Sprawl can be a serious impediment to productivity for enterprise organizations with complex internal structures and thousands of employees spread across different time zones. It can lead to confusion among end users, ultimately creating “content chaos,” a hair-on-fire environment in which no one knows where to find the most current documents, and employees resort to the insecure practice of saving files on their drives. When it’s unmanaged, Teams sprawl amplifies miscommunication among employees and increases data security risks, since sprawl can mean the wrong people have access to sensitive data.
Teams sprawl can worsen during a merger or acquisition, where organizations need to merge data under one umbrella. A lack of data consolidation and control during M&A data migrations can make a complicated process even more so. Experts forecast that M&A activity will return to pre-COVID-19 levels in the next year. Businesses in such critical situations need to ensure their digital environments allow optimal data migration.

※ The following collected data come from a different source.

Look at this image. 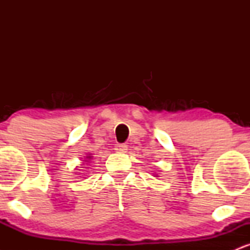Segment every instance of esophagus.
<instances>
[{
	"mask_svg": "<svg viewBox=\"0 0 250 250\" xmlns=\"http://www.w3.org/2000/svg\"><path fill=\"white\" fill-rule=\"evenodd\" d=\"M115 150L119 151V153H125L128 150V146L125 145V143H117L115 146Z\"/></svg>",
	"mask_w": 250,
	"mask_h": 250,
	"instance_id": "1",
	"label": "esophagus"
}]
</instances>
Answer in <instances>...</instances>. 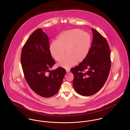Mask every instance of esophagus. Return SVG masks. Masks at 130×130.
<instances>
[{"label":"esophagus","instance_id":"1","mask_svg":"<svg viewBox=\"0 0 130 130\" xmlns=\"http://www.w3.org/2000/svg\"><path fill=\"white\" fill-rule=\"evenodd\" d=\"M66 72H67V73H69L70 72V69H67L66 70Z\"/></svg>","mask_w":130,"mask_h":130}]
</instances>
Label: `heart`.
I'll use <instances>...</instances> for the list:
<instances>
[{"mask_svg":"<svg viewBox=\"0 0 130 130\" xmlns=\"http://www.w3.org/2000/svg\"><path fill=\"white\" fill-rule=\"evenodd\" d=\"M91 44L90 35L82 30L73 29L62 32L50 45L51 56L57 61L62 60L58 66L69 69L83 61L88 55Z\"/></svg>","mask_w":130,"mask_h":130,"instance_id":"heart-1","label":"heart"}]
</instances>
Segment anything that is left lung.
Instances as JSON below:
<instances>
[{
	"label": "left lung",
	"instance_id": "8db88e82",
	"mask_svg": "<svg viewBox=\"0 0 130 130\" xmlns=\"http://www.w3.org/2000/svg\"><path fill=\"white\" fill-rule=\"evenodd\" d=\"M93 42L86 58L71 70L74 75L73 86L78 93L92 95L105 84L111 69V53L107 40L92 28Z\"/></svg>",
	"mask_w": 130,
	"mask_h": 130
}]
</instances>
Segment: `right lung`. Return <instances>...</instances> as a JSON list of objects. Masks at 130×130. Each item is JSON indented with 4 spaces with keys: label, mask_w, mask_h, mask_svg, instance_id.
Masks as SVG:
<instances>
[{
    "label": "right lung",
    "mask_w": 130,
    "mask_h": 130,
    "mask_svg": "<svg viewBox=\"0 0 130 130\" xmlns=\"http://www.w3.org/2000/svg\"><path fill=\"white\" fill-rule=\"evenodd\" d=\"M21 63L28 85L37 94L49 98L58 92L66 71L60 67L50 71L55 61L50 52L48 36L42 29L35 30L26 41Z\"/></svg>",
    "instance_id": "right-lung-1"
}]
</instances>
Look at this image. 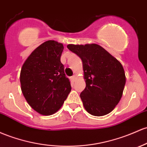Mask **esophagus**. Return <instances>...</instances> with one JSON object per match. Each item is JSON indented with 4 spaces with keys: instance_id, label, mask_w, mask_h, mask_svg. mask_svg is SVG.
I'll return each instance as SVG.
<instances>
[{
    "instance_id": "34e87169",
    "label": "esophagus",
    "mask_w": 147,
    "mask_h": 147,
    "mask_svg": "<svg viewBox=\"0 0 147 147\" xmlns=\"http://www.w3.org/2000/svg\"><path fill=\"white\" fill-rule=\"evenodd\" d=\"M77 77H76V75H73L72 77H71V80H72V82H75V80H76Z\"/></svg>"
}]
</instances>
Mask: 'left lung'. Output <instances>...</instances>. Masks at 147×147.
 <instances>
[{"label": "left lung", "instance_id": "left-lung-1", "mask_svg": "<svg viewBox=\"0 0 147 147\" xmlns=\"http://www.w3.org/2000/svg\"><path fill=\"white\" fill-rule=\"evenodd\" d=\"M82 61L86 88L80 94L85 109L96 117L110 113L123 95L125 75L121 63L97 44L67 45Z\"/></svg>", "mask_w": 147, "mask_h": 147}]
</instances>
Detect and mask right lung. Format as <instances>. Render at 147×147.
I'll return each mask as SVG.
<instances>
[{
  "instance_id": "obj_1",
  "label": "right lung",
  "mask_w": 147,
  "mask_h": 147,
  "mask_svg": "<svg viewBox=\"0 0 147 147\" xmlns=\"http://www.w3.org/2000/svg\"><path fill=\"white\" fill-rule=\"evenodd\" d=\"M63 45L48 40L33 50L20 72L21 88L27 102L42 115L57 112L71 91L61 62Z\"/></svg>"
}]
</instances>
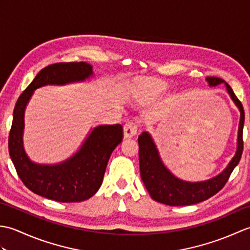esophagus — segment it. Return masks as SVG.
I'll return each instance as SVG.
<instances>
[{"instance_id":"esophagus-1","label":"esophagus","mask_w":250,"mask_h":250,"mask_svg":"<svg viewBox=\"0 0 250 250\" xmlns=\"http://www.w3.org/2000/svg\"><path fill=\"white\" fill-rule=\"evenodd\" d=\"M137 124L133 120H130L126 122L124 126V132H125V137L128 139V137H132L134 136L137 133Z\"/></svg>"}]
</instances>
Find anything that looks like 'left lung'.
I'll return each instance as SVG.
<instances>
[{
    "label": "left lung",
    "instance_id": "8db88e82",
    "mask_svg": "<svg viewBox=\"0 0 250 250\" xmlns=\"http://www.w3.org/2000/svg\"><path fill=\"white\" fill-rule=\"evenodd\" d=\"M210 87L225 83L228 93L241 111L240 125H238L237 148L235 156L232 158L228 167L217 176L204 182L190 183L177 178L164 166L157 146L148 132H143L139 136V158L141 178L144 183L151 198L159 203L169 206H186L203 202L224 188L233 169L241 160L243 153V128L245 113L240 100L233 92L230 84L218 77H206Z\"/></svg>",
    "mask_w": 250,
    "mask_h": 250
}]
</instances>
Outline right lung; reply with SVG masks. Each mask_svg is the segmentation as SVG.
<instances>
[{
    "instance_id": "1",
    "label": "right lung",
    "mask_w": 250,
    "mask_h": 250,
    "mask_svg": "<svg viewBox=\"0 0 250 250\" xmlns=\"http://www.w3.org/2000/svg\"><path fill=\"white\" fill-rule=\"evenodd\" d=\"M92 75V65L86 62L55 63L41 70L17 100L8 137V150L18 176L32 192L71 203L91 198L102 185L111 152L124 139L121 125L94 128L75 155L58 164H37L31 161L22 142L25 106L35 89L46 84L61 86L83 82Z\"/></svg>"
}]
</instances>
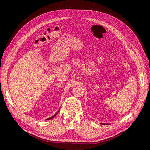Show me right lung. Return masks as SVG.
<instances>
[{"instance_id":"1","label":"right lung","mask_w":150,"mask_h":150,"mask_svg":"<svg viewBox=\"0 0 150 150\" xmlns=\"http://www.w3.org/2000/svg\"><path fill=\"white\" fill-rule=\"evenodd\" d=\"M58 112H59V111H58ZM58 112H57V113H56V115H54V116H52V117H50V118H49V119H47V120H51V119H52V118H53V117H54V116H56V115H57V113H58Z\"/></svg>"}]
</instances>
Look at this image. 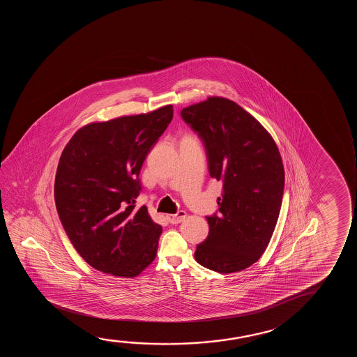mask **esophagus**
Returning a JSON list of instances; mask_svg holds the SVG:
<instances>
[{"label":"esophagus","instance_id":"esophagus-1","mask_svg":"<svg viewBox=\"0 0 357 357\" xmlns=\"http://www.w3.org/2000/svg\"><path fill=\"white\" fill-rule=\"evenodd\" d=\"M185 217L186 212H184V211H179V212L176 213V215H167V220H168V222L172 223V225H178V223H181V222L185 220Z\"/></svg>","mask_w":357,"mask_h":357}]
</instances>
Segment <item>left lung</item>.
<instances>
[{
    "instance_id": "obj_1",
    "label": "left lung",
    "mask_w": 357,
    "mask_h": 357,
    "mask_svg": "<svg viewBox=\"0 0 357 357\" xmlns=\"http://www.w3.org/2000/svg\"><path fill=\"white\" fill-rule=\"evenodd\" d=\"M204 142L212 178L223 183L220 213L206 217L210 231L196 246L197 264L218 273L248 268L264 254L278 220L284 167L261 123L225 98L181 109Z\"/></svg>"
}]
</instances>
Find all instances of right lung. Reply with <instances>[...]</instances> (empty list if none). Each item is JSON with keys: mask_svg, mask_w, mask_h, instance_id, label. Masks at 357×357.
Returning a JSON list of instances; mask_svg holds the SVG:
<instances>
[{"mask_svg": "<svg viewBox=\"0 0 357 357\" xmlns=\"http://www.w3.org/2000/svg\"><path fill=\"white\" fill-rule=\"evenodd\" d=\"M173 118L167 105L80 128L64 147L54 179L59 220L91 267L132 278L155 259L162 227L135 207L147 153Z\"/></svg>", "mask_w": 357, "mask_h": 357, "instance_id": "1", "label": "right lung"}]
</instances>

For businesses seeking to handle data sprawl, the good news amid all this potential disaster is that IT leaders can take proactive steps to keep it from happening in the first place. Outlined below are three ways IT leaders can curb Teams sprawl and streamline data exchange among their remote employees:
- Select internal stakeholders to own and manage sprawl. First, a larger plan for managing data is necessary, and internal stakeholders can help make sure users stick to this plan. IT teams should create an internal group in charge of managing data sprawl and streamlining Teams use. This group will own the crafting, implementation, and updating of policies and best practices for using Teams. Companies can assign each Teams channel a moderator to manage it, ensuring people use it effectively, and assigning authority for deleting outdated or unnecessary content.
- Let IT comprehensively monitor Teams activity. A business should empower its IT team members to manage the Teams environment by giving them panoramic visibility into user activity. This will give them better insight into how people use Teams. IT should have regular deep-dive capability into Teams usage trends, informing best practices. Assigning channel creation to IT, for example, can help reduce the inefficiency of single-use channels. Consider creating a policy that requires users to submit a formal request to IT before starting a new channel. Creating a more structured process around new Teams channels helps establish a data record, reducing duplication and unnecessary data instances.

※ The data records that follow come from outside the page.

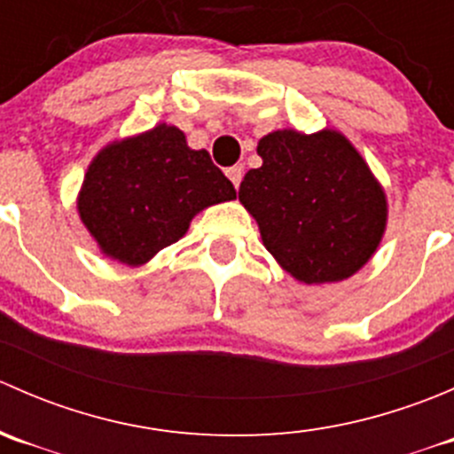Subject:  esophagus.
Masks as SVG:
<instances>
[{
  "label": "esophagus",
  "instance_id": "1",
  "mask_svg": "<svg viewBox=\"0 0 454 454\" xmlns=\"http://www.w3.org/2000/svg\"><path fill=\"white\" fill-rule=\"evenodd\" d=\"M226 176H228V180H231L232 184H235V189H237V186L241 184V177H244V168H241V167H231V168H226Z\"/></svg>",
  "mask_w": 454,
  "mask_h": 454
}]
</instances>
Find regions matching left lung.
<instances>
[{
    "mask_svg": "<svg viewBox=\"0 0 454 454\" xmlns=\"http://www.w3.org/2000/svg\"><path fill=\"white\" fill-rule=\"evenodd\" d=\"M239 201L268 253L299 281L333 283L358 272L387 223V200L358 151L336 131L283 129L261 138Z\"/></svg>",
    "mask_w": 454,
    "mask_h": 454,
    "instance_id": "1",
    "label": "left lung"
}]
</instances>
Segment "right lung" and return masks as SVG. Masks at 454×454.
I'll return each instance as SVG.
<instances>
[{"label":"right lung","mask_w":454,"mask_h":454,"mask_svg":"<svg viewBox=\"0 0 454 454\" xmlns=\"http://www.w3.org/2000/svg\"><path fill=\"white\" fill-rule=\"evenodd\" d=\"M232 198L235 186L208 151L189 149L180 129L158 125L96 155L79 213L105 254L140 265L176 244L201 208Z\"/></svg>","instance_id":"add662e5"}]
</instances>
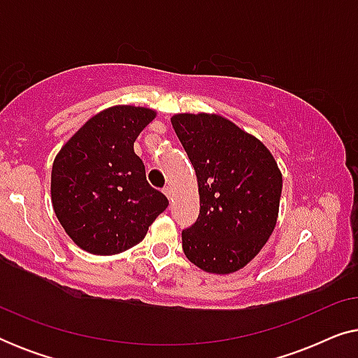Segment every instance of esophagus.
<instances>
[{"mask_svg": "<svg viewBox=\"0 0 358 358\" xmlns=\"http://www.w3.org/2000/svg\"><path fill=\"white\" fill-rule=\"evenodd\" d=\"M163 192H164V195H166V197H168V199H171V195H173V190H171V187H164Z\"/></svg>", "mask_w": 358, "mask_h": 358, "instance_id": "esophagus-1", "label": "esophagus"}]
</instances>
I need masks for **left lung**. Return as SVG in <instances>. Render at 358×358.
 Segmentation results:
<instances>
[{"instance_id":"8db88e82","label":"left lung","mask_w":358,"mask_h":358,"mask_svg":"<svg viewBox=\"0 0 358 358\" xmlns=\"http://www.w3.org/2000/svg\"><path fill=\"white\" fill-rule=\"evenodd\" d=\"M199 182L200 213L182 229L185 257L202 271L236 272L275 228L282 174L266 146L210 114L171 119Z\"/></svg>"}]
</instances>
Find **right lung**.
Instances as JSON below:
<instances>
[{
    "instance_id": "add662e5",
    "label": "right lung",
    "mask_w": 358,
    "mask_h": 358,
    "mask_svg": "<svg viewBox=\"0 0 358 358\" xmlns=\"http://www.w3.org/2000/svg\"><path fill=\"white\" fill-rule=\"evenodd\" d=\"M153 119L155 112L145 107L102 110L53 161V210L85 251L110 256L134 248L169 205L148 184L143 161L134 151L136 136Z\"/></svg>"
}]
</instances>
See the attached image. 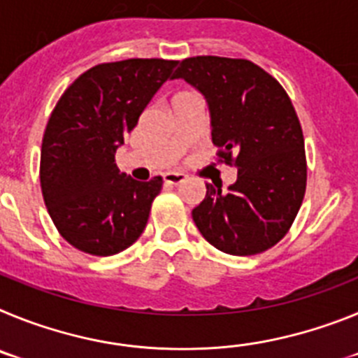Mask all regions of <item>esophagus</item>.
<instances>
[{"mask_svg": "<svg viewBox=\"0 0 358 358\" xmlns=\"http://www.w3.org/2000/svg\"><path fill=\"white\" fill-rule=\"evenodd\" d=\"M163 179L166 185H179V182L185 181L186 176L182 172H166L163 176Z\"/></svg>", "mask_w": 358, "mask_h": 358, "instance_id": "esophagus-1", "label": "esophagus"}]
</instances>
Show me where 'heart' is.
I'll list each match as a JSON object with an SVG mask.
<instances>
[{
	"instance_id": "1",
	"label": "heart",
	"mask_w": 358,
	"mask_h": 358,
	"mask_svg": "<svg viewBox=\"0 0 358 358\" xmlns=\"http://www.w3.org/2000/svg\"><path fill=\"white\" fill-rule=\"evenodd\" d=\"M181 94H182V93H181Z\"/></svg>"
}]
</instances>
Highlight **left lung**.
<instances>
[{
    "mask_svg": "<svg viewBox=\"0 0 358 358\" xmlns=\"http://www.w3.org/2000/svg\"><path fill=\"white\" fill-rule=\"evenodd\" d=\"M172 78L206 98L217 156L238 169L236 182L206 185L195 226L218 251L251 256L289 233L306 189L301 123L280 82L245 59L189 57Z\"/></svg>",
    "mask_w": 358,
    "mask_h": 358,
    "instance_id": "left-lung-1",
    "label": "left lung"
}]
</instances>
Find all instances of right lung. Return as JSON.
I'll return each instance as SVG.
<instances>
[{
  "mask_svg": "<svg viewBox=\"0 0 358 358\" xmlns=\"http://www.w3.org/2000/svg\"><path fill=\"white\" fill-rule=\"evenodd\" d=\"M177 61L127 59L82 73L62 93L41 147V189L53 224L78 251L110 256L147 226L159 176L134 181L115 154Z\"/></svg>",
  "mask_w": 358,
  "mask_h": 358,
  "instance_id": "add662e5",
  "label": "right lung"
}]
</instances>
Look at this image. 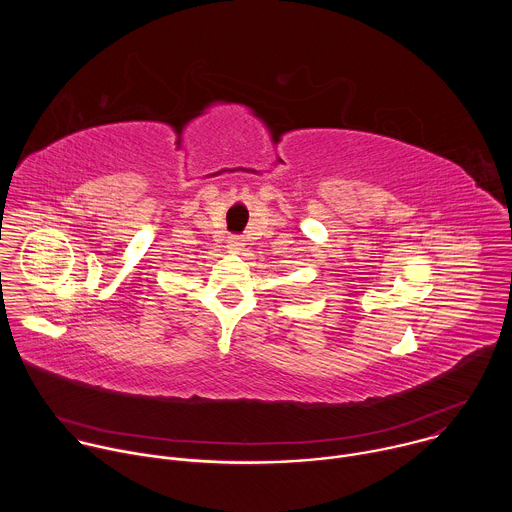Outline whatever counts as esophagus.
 Returning <instances> with one entry per match:
<instances>
[{
  "instance_id": "obj_1",
  "label": "esophagus",
  "mask_w": 512,
  "mask_h": 512,
  "mask_svg": "<svg viewBox=\"0 0 512 512\" xmlns=\"http://www.w3.org/2000/svg\"><path fill=\"white\" fill-rule=\"evenodd\" d=\"M229 247L235 249V251H241V249L245 247V243H243L241 237H231V239H229Z\"/></svg>"
}]
</instances>
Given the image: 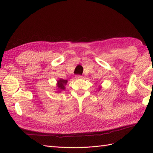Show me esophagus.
I'll use <instances>...</instances> for the list:
<instances>
[{
	"instance_id": "obj_1",
	"label": "esophagus",
	"mask_w": 153,
	"mask_h": 153,
	"mask_svg": "<svg viewBox=\"0 0 153 153\" xmlns=\"http://www.w3.org/2000/svg\"><path fill=\"white\" fill-rule=\"evenodd\" d=\"M75 78L78 79H82V76H80V75H77V76H76V77H75Z\"/></svg>"
}]
</instances>
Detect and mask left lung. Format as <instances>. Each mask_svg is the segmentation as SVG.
Listing matches in <instances>:
<instances>
[{"mask_svg": "<svg viewBox=\"0 0 153 153\" xmlns=\"http://www.w3.org/2000/svg\"><path fill=\"white\" fill-rule=\"evenodd\" d=\"M100 89H101V86H99V90H100Z\"/></svg>", "mask_w": 153, "mask_h": 153, "instance_id": "8db88e82", "label": "left lung"}]
</instances>
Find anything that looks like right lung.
Wrapping results in <instances>:
<instances>
[{
    "instance_id": "1",
    "label": "right lung",
    "mask_w": 153,
    "mask_h": 153,
    "mask_svg": "<svg viewBox=\"0 0 153 153\" xmlns=\"http://www.w3.org/2000/svg\"><path fill=\"white\" fill-rule=\"evenodd\" d=\"M68 82V80L66 79H60L57 81V89H58V92H61L62 91H63L65 89V85H66V83Z\"/></svg>"
}]
</instances>
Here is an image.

- Streamline the complexities of a Teams migration. Most IT professionals will agree that migrating instances of Teams is incredibly complex. To help streamline that, IT teams should establish a comprehensive migration plan when merging data between two or more Teams environments. Audit your Teams environment and understand what data will and won’t migrate. Analyze data in both the source and the destination; this will help you address any team- and channel-naming conflicts. If there are username changes, review user permissions and make sure you’re managing permissions appropriately. Finally, always include a test or proof of concept phase prior to the migration to ensure the user experience is positive.
For many companies and employees, remote work is on the digital landscape for good. And with that, IT professionals need to adjust accordingly as that landscape evolves. IT teams need to ensure effective management and governance of communication platforms like Teams for optimized collaboration and engagement. With employees located seemingly everywhere, access to data is critical. Careful planning and data governance of Teams will help organizations work efficiently, avoiding the nightmare of content chaos.